/MuMMI

Multi-Modal Mutual Information (MuMMI) Training for Robust Self-Supervised Deep Reinforcement Learning

Primary LanguagePython

Multi-Modal Mutual Information (MuMMI) Training for Robust Self-Supervised Deep Reinforcement Learning

This repository contains the code for our paper Multi-Modal Mutual Information (MuMMI) Training for Robust Self-Supervised Deep Reinforcement Learning (ICRA-21).

Introduction

This work focuses on learning useful and robust deep world models using multiple, possibly unreliable, sensors.
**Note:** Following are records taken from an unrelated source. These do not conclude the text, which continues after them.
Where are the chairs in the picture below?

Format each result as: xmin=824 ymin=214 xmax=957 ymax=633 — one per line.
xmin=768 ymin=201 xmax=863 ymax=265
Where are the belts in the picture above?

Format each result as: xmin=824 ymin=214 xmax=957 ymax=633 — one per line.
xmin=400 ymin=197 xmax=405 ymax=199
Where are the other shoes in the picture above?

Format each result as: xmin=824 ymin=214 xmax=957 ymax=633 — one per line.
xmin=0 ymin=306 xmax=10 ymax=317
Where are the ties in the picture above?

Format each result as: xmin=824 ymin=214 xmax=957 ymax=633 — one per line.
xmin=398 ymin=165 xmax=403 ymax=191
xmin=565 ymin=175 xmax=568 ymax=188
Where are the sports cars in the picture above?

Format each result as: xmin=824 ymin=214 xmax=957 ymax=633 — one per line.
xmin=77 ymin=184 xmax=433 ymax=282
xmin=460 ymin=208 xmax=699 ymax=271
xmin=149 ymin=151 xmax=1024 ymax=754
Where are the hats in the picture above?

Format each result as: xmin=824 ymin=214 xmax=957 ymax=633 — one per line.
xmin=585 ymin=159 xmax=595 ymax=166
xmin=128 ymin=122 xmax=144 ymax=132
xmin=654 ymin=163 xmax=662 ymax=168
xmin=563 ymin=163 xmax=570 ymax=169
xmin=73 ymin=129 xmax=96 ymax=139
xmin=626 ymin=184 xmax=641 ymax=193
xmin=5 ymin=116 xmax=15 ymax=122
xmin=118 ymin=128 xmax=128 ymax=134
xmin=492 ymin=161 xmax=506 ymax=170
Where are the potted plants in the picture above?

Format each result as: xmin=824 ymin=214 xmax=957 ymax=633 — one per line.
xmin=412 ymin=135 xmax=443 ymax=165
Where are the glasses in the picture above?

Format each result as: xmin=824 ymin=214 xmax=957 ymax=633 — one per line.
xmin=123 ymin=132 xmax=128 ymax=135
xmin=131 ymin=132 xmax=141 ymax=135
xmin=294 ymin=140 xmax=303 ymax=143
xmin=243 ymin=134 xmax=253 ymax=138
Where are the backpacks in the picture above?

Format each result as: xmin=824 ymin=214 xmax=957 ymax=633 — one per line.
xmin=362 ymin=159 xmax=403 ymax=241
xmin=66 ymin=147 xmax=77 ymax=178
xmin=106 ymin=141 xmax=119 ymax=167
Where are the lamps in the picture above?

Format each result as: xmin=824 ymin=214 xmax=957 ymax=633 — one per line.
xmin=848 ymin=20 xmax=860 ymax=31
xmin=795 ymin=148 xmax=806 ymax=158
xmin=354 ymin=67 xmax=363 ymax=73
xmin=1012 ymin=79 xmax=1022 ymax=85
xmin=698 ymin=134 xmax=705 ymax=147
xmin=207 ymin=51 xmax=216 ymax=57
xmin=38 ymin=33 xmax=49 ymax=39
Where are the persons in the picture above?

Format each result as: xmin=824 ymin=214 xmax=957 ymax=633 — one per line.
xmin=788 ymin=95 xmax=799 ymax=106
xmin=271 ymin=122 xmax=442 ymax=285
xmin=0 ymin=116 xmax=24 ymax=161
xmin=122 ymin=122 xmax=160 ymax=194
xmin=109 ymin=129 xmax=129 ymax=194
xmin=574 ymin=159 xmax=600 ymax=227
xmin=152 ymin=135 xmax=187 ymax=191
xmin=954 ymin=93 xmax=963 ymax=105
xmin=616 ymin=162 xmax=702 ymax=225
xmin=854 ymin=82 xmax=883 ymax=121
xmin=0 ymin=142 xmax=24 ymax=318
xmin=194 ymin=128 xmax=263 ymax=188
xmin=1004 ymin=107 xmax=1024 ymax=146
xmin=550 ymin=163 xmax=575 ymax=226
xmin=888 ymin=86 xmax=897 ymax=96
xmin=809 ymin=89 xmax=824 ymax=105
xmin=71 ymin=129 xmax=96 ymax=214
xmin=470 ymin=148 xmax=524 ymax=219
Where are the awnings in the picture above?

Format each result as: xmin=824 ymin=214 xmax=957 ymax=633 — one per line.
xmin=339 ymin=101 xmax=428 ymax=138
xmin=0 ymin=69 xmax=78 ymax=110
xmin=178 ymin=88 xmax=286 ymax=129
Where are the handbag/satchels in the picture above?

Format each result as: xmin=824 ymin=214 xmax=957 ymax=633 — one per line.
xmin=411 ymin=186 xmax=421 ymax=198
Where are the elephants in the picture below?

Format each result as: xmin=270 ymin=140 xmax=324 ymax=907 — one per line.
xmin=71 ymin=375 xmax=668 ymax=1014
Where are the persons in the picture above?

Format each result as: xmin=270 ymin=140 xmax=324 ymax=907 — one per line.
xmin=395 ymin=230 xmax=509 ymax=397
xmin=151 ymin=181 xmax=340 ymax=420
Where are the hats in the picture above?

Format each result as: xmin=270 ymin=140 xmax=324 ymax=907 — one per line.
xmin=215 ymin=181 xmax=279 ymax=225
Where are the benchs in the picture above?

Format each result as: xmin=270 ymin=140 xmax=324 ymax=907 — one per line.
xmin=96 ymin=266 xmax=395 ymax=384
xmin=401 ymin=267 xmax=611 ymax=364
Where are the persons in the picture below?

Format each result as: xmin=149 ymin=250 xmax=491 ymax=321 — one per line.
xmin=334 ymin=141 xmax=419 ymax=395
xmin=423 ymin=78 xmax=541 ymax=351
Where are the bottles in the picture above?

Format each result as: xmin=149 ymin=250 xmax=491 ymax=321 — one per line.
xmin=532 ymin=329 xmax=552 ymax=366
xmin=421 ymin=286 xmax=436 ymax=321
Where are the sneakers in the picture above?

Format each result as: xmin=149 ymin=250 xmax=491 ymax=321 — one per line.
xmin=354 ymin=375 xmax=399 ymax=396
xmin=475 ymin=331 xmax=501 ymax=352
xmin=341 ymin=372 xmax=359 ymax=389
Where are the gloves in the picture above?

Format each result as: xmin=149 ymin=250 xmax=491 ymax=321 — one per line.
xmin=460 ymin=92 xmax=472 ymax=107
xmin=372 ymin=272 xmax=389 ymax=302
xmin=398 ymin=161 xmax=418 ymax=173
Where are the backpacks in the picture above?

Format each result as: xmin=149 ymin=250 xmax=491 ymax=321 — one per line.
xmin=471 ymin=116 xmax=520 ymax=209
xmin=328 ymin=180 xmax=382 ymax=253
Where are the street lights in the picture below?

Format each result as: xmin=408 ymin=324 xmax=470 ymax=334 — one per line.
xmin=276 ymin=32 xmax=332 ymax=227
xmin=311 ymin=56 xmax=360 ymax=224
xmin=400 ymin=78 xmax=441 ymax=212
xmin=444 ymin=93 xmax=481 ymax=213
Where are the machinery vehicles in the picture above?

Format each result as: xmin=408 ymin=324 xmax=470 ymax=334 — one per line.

We find that current methods do not sufficiently encourage a shared representation between modalities; this can cause poor performance on downstream tasks and over-reliance on specific sensors. As a solution, we contribute a new multi-modal deep latent state-space model, trained using a mutual information lower-bound. The key innovation is a specially-designed density ratio estimator that encourages consistency between the latent codes of each modality. We tasked our method to learn policies (in a self-supervised manner) on multi-modal Natural MuJoCo benchmarks and a challenging Table Wiping task. Experiments show our method significantly outperforms state-of-the-art deep reinforcement learning methods, particularly in the presence of missing observations.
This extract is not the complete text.